Isn’t that always the way. First there is nothing to blog about and no photos. Next thing you know there are too many! Oh well, here goes.
Rain in the desert is somewhat of a novelty, but the few days of rain and cloud were not very photogenic, so it was nice to have some sunshine back in the area. I had been over in Quartzsite again, and made a few purchases to upgrade some of my wiring. I thought that having fuses in some of the major circuits would be a good idea! I put a very large fuse leading from the batteries to the inverter, and a smaller inline fuse to the solar panel. Then I added a battery cutout to my second pair of (suspect) batteries so that I can add them in the system or isolate them with the flick of a switch.
I also knew that there was inadequate wire guage leading from my solar panel, so I incorporated two 30 amp plugs, so there is now 8 guage wire leading all the way from the panel to the controller. This should increase the total possible output from the panel. Since my panels are sitting on the ground, I need to disconnect then whenever moving.
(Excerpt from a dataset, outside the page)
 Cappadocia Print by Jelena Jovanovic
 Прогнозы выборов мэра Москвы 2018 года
I also broke down and bought one of those fancy reclining lawn chairs – I am retired now and have to consider some serious relaxation some times.
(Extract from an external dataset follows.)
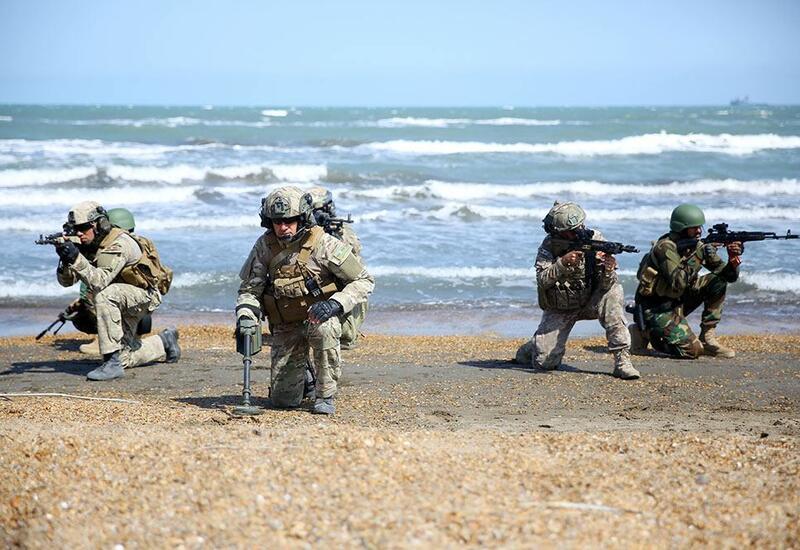 В войсках специального назначения ВС Азербайджана проходят тактико-специальные учения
Hailey checks out the new chair; indoors and out.
I also did some shopping at the local Bouse new and used store.
Hailey fascinated with the printer.
And, her wide-eyed pre-attack stare!
Swansea was a mine site and town that was developed over 100 years ago, about 25 miles north east of Bouse, AZ.
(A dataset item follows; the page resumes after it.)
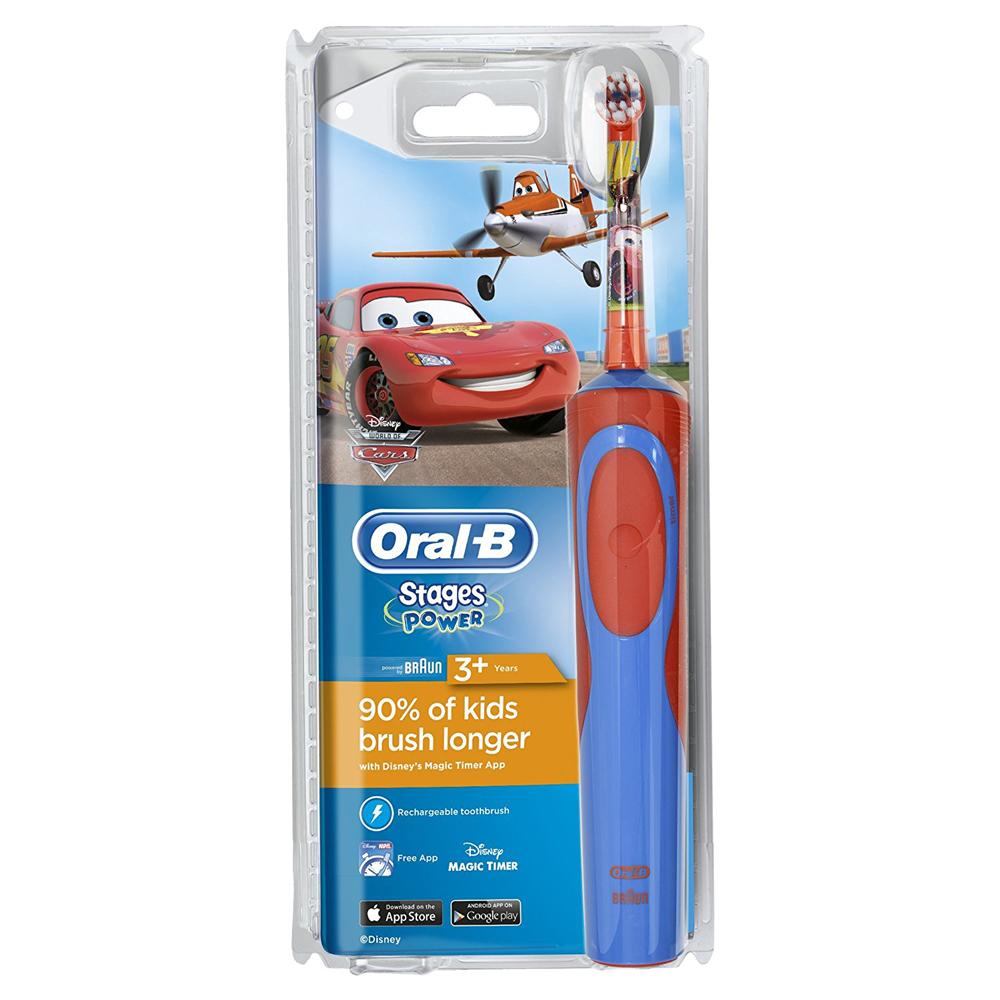 Bàn chải đánh răng điện Oral-B Stages Power Kids Cars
In the earliest times, ore was packed out on burros, but eventually they built a railroad spur to the mine, and it had both a copper smelter and a concentrator at one time.
Unlike some ghost towns, there is actually quite a lot to see here, and the area is being maintained and restored by both volunteers and the BLM. That means that there are information kiosks, outhouses, pamphlets, plaques, trails, and even a few free campsites, though the road in is a bit rough for most campers.
Some of the buildings are adobe, so part of the restoration is to put new roofs on them to keep the rain from causing further damage.
First view of the town and mine, coming over the pass
There are many vertical shafts in the area, and the accessible ones have all been covered with metal grates and metal mesh. This means you can walk right over the vertical openings and look straight down into them. If you put the camera against the grate, you can take photos too!
Another shaft with a huge covering.
Slag, or molten waste rock from the smelter was dumped here. Sometimes it partially hardened in the buckets, and retains their shape!
All these shafts are vertical, viewed from above!
I drove for a ways down toward the Bill Williams river about 2 miles away. The mine pumped huge quantities of water from here to operate the mine, town and smelter.
A few quail and one of the road signs.
When I left Swansea, I took a different route, following the old railroad grade up the dry wash. It was dry now, but debris stuck on rocks above my head showed that it is not always dry!
Once we got back to high ground, we stopped for a look around.